Private Equity: Navigating Portfolio Company Conflicts
Fund sponsors typically obtain a variety of rights in connection with their investment in a portfolio company. These include liquidation preferences, director appointment rights, and enhanced voting rights. If the portfolio company experiences financial difficulties or if disputes or other liability issues arise, these rights can create complex conflicts of interest issues for the fund sponsor and its affiliates who may be fiduciaries of the portfolio company.
A Proskauer blog discusses some of the situations in which conflicts may arise and provides some practical advice on how to mitigate their risks. Here’s an excerpt:
First and foremost, sponsors should ensure that their board designees are sensitized to each of the duties they owe and to whom. While board members may owe duties of loyalty and care to the company, and potentially others, the duties they may owe to the fund and its investors can differ depending on, among other things, how the fund is structured, which jurisdiction’s law applies, and what is provided for (or disclaimed) in each entity’s organizational documents.

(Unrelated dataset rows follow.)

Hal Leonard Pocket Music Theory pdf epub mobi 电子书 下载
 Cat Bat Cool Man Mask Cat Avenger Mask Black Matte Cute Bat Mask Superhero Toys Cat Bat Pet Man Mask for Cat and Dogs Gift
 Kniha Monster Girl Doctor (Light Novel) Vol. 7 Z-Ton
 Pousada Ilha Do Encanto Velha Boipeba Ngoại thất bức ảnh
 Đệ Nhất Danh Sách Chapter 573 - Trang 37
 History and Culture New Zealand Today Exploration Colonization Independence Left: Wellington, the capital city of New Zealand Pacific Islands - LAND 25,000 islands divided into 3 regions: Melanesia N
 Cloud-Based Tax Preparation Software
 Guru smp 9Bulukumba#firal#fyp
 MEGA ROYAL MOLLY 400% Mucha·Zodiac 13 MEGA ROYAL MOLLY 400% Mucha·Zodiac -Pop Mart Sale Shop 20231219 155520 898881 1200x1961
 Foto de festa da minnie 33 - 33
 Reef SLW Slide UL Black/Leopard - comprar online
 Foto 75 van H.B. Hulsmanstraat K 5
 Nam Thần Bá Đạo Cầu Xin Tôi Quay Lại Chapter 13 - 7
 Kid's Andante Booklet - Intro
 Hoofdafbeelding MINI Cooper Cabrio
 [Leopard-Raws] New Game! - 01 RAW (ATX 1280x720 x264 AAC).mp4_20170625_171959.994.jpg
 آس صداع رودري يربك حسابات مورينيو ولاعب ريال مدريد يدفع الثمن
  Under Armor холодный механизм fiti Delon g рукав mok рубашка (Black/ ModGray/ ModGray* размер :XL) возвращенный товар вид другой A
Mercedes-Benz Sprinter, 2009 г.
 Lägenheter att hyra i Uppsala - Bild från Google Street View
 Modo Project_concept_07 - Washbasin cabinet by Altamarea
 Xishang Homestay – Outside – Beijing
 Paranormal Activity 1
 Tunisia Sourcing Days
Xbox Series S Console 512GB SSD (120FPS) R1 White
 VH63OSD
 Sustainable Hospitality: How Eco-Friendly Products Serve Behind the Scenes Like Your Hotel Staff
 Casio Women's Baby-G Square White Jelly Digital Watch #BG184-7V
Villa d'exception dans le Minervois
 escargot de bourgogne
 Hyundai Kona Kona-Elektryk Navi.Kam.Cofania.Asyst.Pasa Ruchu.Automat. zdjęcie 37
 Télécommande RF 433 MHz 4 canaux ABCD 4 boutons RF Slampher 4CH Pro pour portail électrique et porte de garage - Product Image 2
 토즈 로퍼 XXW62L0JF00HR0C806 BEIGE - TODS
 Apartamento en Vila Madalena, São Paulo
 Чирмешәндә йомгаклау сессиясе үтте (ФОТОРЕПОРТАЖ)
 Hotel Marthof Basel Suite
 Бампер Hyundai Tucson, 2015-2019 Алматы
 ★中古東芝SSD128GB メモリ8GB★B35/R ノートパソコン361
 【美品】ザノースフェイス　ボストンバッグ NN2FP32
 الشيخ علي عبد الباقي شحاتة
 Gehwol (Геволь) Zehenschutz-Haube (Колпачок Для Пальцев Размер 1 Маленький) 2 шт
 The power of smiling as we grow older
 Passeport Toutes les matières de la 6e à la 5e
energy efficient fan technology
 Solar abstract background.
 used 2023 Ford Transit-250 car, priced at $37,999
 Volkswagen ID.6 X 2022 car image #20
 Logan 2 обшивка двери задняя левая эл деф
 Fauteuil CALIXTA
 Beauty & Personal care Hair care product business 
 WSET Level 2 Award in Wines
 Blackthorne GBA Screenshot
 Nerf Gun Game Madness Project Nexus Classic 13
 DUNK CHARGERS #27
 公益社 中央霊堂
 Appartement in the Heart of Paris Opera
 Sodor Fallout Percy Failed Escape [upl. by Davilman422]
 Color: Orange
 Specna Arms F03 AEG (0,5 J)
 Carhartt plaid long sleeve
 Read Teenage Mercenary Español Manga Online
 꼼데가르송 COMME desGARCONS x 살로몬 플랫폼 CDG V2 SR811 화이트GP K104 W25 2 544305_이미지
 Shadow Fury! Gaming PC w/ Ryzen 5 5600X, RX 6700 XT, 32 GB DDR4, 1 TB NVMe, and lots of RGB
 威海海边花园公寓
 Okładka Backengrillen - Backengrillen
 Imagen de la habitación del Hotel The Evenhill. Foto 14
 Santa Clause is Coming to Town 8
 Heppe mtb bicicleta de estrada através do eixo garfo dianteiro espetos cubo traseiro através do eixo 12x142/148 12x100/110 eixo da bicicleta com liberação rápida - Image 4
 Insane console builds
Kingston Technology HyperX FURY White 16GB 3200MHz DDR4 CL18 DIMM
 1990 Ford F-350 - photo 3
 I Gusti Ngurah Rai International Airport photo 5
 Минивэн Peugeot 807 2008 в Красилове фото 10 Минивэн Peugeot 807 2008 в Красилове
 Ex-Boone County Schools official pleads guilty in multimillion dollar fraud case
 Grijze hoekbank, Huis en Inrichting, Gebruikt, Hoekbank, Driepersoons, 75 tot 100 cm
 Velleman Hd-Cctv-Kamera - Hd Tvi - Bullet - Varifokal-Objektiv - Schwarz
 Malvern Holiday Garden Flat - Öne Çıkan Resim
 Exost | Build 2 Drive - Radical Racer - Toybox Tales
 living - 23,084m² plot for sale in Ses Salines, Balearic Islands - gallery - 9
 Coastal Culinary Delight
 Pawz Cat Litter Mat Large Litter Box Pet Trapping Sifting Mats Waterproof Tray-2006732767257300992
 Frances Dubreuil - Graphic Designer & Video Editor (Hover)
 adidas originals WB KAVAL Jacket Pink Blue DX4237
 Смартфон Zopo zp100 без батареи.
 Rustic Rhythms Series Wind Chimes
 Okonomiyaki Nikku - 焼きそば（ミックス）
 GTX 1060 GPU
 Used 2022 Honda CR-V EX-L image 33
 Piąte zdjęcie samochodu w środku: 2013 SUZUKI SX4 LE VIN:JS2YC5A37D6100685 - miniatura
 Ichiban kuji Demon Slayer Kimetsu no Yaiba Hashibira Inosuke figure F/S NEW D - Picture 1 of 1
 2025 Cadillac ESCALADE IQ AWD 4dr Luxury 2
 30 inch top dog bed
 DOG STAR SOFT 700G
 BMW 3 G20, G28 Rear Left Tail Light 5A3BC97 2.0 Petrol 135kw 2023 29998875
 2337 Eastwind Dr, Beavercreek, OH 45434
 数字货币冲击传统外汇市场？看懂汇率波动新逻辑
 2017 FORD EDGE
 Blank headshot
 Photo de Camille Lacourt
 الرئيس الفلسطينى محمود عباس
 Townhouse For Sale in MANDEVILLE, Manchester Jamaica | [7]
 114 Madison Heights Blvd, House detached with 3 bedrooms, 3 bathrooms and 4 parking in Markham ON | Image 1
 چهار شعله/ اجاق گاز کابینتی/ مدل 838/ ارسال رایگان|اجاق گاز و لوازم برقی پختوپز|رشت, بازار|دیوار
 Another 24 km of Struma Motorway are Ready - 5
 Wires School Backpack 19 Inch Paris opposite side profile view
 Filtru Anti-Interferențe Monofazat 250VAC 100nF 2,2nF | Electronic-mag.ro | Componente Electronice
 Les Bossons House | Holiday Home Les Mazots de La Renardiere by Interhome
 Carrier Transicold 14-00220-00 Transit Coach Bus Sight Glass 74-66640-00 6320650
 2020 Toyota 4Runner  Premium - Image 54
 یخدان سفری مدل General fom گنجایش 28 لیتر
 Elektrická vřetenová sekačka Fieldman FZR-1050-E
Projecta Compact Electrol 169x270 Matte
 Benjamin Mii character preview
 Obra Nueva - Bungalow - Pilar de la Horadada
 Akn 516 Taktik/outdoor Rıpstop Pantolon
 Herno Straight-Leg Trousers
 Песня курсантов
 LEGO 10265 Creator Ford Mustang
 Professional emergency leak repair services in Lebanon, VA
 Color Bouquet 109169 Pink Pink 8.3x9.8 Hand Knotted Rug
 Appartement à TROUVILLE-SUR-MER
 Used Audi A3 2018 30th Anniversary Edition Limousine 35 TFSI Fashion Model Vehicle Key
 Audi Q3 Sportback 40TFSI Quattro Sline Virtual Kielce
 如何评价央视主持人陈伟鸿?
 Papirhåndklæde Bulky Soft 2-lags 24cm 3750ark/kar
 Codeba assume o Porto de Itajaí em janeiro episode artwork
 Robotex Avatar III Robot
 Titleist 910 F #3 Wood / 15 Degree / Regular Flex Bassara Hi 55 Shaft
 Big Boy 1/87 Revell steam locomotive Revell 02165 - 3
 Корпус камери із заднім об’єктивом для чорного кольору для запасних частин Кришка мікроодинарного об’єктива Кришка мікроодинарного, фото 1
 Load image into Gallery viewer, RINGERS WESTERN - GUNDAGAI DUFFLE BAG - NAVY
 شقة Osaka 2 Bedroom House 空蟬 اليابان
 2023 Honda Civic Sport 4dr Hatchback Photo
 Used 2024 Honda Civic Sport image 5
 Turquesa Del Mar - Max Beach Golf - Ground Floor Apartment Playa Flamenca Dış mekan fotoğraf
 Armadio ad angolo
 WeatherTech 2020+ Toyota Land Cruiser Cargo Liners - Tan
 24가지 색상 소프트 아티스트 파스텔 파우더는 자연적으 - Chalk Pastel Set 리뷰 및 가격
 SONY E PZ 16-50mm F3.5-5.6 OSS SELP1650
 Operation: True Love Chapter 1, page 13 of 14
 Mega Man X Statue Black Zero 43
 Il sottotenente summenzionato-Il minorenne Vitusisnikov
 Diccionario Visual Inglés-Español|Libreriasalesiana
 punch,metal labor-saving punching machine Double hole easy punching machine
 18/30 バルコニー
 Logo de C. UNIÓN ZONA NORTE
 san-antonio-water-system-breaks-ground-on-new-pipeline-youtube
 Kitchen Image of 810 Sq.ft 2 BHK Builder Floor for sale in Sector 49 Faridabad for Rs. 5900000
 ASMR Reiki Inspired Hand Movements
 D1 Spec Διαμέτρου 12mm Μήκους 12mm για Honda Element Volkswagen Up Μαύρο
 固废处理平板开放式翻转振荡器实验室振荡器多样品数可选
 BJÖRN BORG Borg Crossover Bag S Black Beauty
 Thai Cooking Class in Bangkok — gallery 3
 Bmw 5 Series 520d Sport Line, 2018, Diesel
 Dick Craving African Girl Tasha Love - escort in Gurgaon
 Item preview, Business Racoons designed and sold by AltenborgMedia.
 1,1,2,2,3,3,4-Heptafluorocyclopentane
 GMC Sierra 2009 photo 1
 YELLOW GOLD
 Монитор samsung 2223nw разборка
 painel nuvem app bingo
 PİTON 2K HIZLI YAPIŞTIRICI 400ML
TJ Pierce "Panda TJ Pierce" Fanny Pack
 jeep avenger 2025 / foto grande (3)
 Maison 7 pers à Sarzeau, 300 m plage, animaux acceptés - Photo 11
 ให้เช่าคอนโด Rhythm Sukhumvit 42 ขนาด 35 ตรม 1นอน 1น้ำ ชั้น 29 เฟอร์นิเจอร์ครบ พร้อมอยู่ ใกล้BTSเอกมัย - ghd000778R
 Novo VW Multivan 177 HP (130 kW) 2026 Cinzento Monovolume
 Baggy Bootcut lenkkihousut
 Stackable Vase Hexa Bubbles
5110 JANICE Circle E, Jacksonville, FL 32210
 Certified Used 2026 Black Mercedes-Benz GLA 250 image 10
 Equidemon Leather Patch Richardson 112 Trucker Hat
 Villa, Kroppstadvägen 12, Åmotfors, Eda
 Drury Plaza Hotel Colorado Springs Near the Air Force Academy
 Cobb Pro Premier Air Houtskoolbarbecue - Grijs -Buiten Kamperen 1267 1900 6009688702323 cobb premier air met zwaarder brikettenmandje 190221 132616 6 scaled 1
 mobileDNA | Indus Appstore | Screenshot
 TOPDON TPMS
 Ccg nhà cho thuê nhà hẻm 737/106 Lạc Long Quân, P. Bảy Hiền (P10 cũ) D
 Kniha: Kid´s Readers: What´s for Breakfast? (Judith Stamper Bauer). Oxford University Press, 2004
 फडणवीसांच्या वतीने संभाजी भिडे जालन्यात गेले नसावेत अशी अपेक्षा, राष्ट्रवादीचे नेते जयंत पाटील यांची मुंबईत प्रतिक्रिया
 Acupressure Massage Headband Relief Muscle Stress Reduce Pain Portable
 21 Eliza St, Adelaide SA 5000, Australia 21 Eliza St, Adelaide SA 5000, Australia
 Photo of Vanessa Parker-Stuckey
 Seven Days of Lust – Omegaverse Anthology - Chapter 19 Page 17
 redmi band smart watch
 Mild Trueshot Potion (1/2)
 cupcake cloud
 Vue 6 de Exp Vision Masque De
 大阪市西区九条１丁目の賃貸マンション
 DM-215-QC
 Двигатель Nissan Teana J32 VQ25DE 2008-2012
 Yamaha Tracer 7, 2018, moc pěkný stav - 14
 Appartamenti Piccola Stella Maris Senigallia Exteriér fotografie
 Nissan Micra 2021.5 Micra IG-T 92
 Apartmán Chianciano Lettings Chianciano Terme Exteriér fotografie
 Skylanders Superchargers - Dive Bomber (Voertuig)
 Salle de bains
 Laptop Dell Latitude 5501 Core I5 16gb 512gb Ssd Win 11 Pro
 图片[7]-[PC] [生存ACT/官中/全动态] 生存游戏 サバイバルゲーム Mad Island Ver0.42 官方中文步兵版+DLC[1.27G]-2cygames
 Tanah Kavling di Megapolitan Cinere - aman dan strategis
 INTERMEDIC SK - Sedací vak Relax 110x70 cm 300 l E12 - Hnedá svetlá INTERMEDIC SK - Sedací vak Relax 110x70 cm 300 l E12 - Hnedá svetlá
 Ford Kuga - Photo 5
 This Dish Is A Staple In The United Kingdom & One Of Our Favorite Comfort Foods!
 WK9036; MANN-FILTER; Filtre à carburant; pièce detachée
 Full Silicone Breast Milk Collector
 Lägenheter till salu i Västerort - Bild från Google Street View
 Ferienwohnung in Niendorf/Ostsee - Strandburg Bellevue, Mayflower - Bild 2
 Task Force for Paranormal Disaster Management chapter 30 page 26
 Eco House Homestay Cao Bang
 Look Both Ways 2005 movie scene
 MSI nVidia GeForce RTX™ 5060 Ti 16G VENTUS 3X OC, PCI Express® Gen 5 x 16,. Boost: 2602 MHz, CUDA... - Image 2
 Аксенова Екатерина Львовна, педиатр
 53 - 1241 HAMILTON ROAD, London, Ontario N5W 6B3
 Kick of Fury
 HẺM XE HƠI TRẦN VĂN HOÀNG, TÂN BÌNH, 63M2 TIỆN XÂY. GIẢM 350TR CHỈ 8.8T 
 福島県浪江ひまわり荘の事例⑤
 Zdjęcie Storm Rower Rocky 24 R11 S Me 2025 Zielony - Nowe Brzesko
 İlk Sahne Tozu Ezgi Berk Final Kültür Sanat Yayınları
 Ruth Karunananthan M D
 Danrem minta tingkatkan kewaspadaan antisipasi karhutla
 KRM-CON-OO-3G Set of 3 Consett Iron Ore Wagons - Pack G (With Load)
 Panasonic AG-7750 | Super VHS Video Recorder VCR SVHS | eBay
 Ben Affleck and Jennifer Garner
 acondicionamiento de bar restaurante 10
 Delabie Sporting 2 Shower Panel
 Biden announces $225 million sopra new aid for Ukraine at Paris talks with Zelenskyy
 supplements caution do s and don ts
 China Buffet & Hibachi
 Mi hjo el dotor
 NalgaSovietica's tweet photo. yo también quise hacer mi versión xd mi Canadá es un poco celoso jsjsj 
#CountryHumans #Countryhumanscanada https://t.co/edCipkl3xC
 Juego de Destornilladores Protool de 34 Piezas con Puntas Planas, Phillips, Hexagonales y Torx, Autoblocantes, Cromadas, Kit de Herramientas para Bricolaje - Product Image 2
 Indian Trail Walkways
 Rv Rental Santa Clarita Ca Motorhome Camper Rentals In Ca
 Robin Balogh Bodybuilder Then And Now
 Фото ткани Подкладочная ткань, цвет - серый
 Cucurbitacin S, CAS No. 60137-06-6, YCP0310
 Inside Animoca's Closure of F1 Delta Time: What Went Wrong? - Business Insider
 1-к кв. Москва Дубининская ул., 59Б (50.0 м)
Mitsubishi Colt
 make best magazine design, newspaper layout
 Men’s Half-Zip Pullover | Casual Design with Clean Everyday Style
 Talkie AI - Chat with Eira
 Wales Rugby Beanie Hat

Likewise, sponsors and their board designees should be on the lookout for any possible apparent conflict between the interests of the fund and the portfolio company. In cases of potential conflict, fund personnel should consult with counsel and coordinate with the company as necessary to ensure that procedures are implemented to protect against any argument of perceived or actual conflict tainting an otherwise beneficial transaction or board decision.
The blog points out that these protective procedures “may include the formation of a special committee to evaluate a potential transaction, consultation with minority shareholder groups, and obtaining independent valuations.”